On 30 September 1935, Tinsley Green station was opened 0.85 mi south of the present station. Within a year it was renamed Gatwick Airport, following the completion of the Beehive airport terminal, which had a direct subway connection to the station. In 1940, the airport was requisitioned by the Royal Air Force (RAF) for military use. In 1952, the government decided to expand the airport as London's second airport. The station continued in operation until 27 May 1958 when the new Gatwick Airport station (above) opened.
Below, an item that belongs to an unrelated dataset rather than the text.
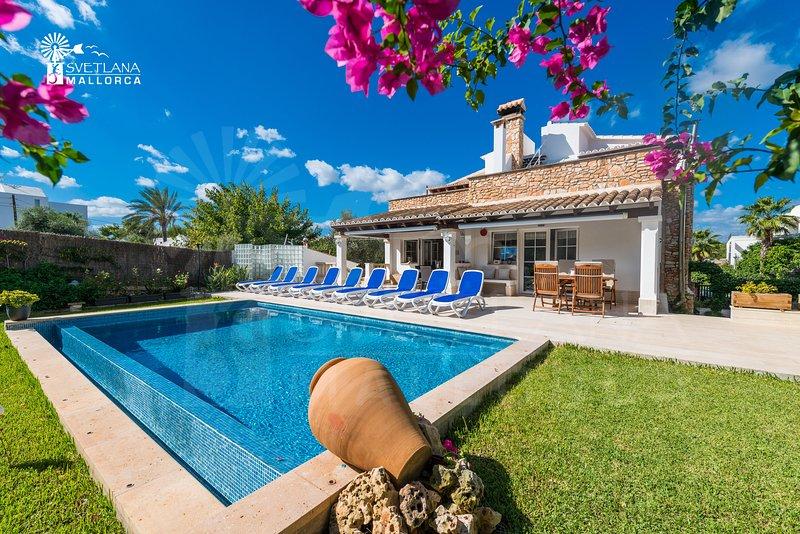 Villa Mari Pili,para 12 personas a unos 200m de la playa Cala Marsal,Porto Colom, holiday rental in Cala Marcal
The old station was later demolished. The only visible remains of the old station are sections of the former up slow line platform and sections of the subway between the station and the original terminal building.

===Present station===
The 1958 facilities included a parcels office beneath the main concourse, lifts and a corridor on the south side of the overbridge, separated from the passenger corridor by a glazed partition. To accommodate trains of up to 12-carriage lengths, the three old Racecourse island platforms were raised by 1 ft and extended to the north by about 100 ft, except for the very long westernmost platform, which was reduced from the south. The ticket office on the main concourse of the station was able to handle 670 separate issues of Edmondson tickets from its Bellmatic equipment. The signalbox was retained on the centre platform. In the 1980s, the station was refurbished. The station had six platforms immediately beneath the airport's South Terminal.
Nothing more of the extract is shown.